Il potere segreto di Stefania Maurizi (Chiarelettere)
Il potere è «tanto più efficace quanto meno è visibile alle parti in causa e agli osservatori», scriveva il sociologo politico Steven Lukes, e sulla tensione implacabile tra democrazia e segreto Norberto Bobbio ha lasciato pagine memorabili. La vicenda di Julian Assange, troppo a lungo dimenticata (almeno in Italia) e riemersa nelle ultime settimane dopo una sentenza dell’Alta corte britannica che apre alla sua estradizione negli Stati Uniti, è emblematica di questa tensione. La colpa del fondatore di WikiLeaks, che negli USA rischia una condanna all’ergastolo? Avere inventato un nuovo modo di fare informazione, diffondendo grazie alla Rete migliaia di documenti coperti dal segreto di stato, nei casi in cui quest’ultimo non era usato per proteggere la sicurezza dei cittadini ma per occultare crimini.
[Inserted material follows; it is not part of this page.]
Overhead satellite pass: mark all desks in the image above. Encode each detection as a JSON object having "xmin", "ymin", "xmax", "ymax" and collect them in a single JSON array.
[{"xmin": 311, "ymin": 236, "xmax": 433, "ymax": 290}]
Da undici anni Assange, a cui si devono alcune delle più terribili rivelazioni sulle guerre americane in Iraq e Afghanistan (massacri di civili, torture, scandali…), vive da prigioniero per aver squarciato il velo del potere segreto su cui si fonda l’impero americano. E Il Potere segreto è proprio il titolo di un libro recente, e davvero illuminante, dedicato al caso Assange: un libro che «fa arrabbiare», come scrive Ken Loach nella prefazione.
L’autrice è Stefania Maurizi, giornalista che ha pubblicato in Italia i principali documenti segreti di WikiLeaks, da anni impegnata con le sue inchieste nella battaglia per salvare Assange e i suoi giornalisti. Come dimostra in ogni sua pagina, il caso WikiLeaks trascende la libertà di un uomo, per quanto geniale, coraggioso e ingiustamente vessato: è in gioco il futuro del giornalismo e del suo ruolo fondamentale per la democrazia. Perché la verità e la possibilità di raccontarla sono l’unico strumento con cui contrastare il dominio di chi decide guerre, colpi di stato, assassinii, e influenza elezioni e governi (in particolare i nostri), al riparo da qualunque responsabilità pubblica.
Milano sotto Milano di Antonio Talia (minimum fax)
Da sempre Milano è città di paradossi. Capitale morale o «città degli untori», come la definì il grande Corrado Stajano? Motore economico del paese o specchio delle disuguaglianze che lo attanagliano? Global city vivibile e culturalmente vivace o riserva dell’ipocrisia borghese imbruttita e inaccessibile ai non ricchi? Avamposto di una rivoluzione verde, come pretende il sindaco Sala, o piuttosto del greenwashing politico, come accusano i suoi detrattori?
Comunque la si pensi, Milano è il principale centro economico d’Italia. Prima del Coronavirus il Pil viaggiava al doppio della velocità e gli investimenti diretti esteri affluivano copiosi; oggi il capoluogo lombardo resta ben integrato nei mercati finanziari internazionali e nelle catene globali del lavoro, ma dalle macerie della pandemia comincia a emergere qualche lato oscuro. Per chi preferisce scavare anziché far finta di non vedere, l’inchiesta di Antonio Talia Milano sotto Milano è una lettura imperdibile, capace di aprire le porte – come mai era stato fatto prima – di un mondo sommerso nel quale vecchie bande locali e ’ndrine protagoniste della globalizzazione criminale si incrociano con nuove organizzazioni di tutti i continenti, professionisti del riciclaggio, spietati affaristi immobiliari e un sottobosco di avvocati, amministratori e politici.
Mentre l’economia si riprende dopo la pandemia e i tassi di omicidi e altri reati continuano a calare, a Milano il culto del denaro (e dell’immagine pubblica) spinge molti insospettabili a condurre doppie e triple vite. Dopo aver letto questo libro, sembrerà ancor di più città dei paradossi.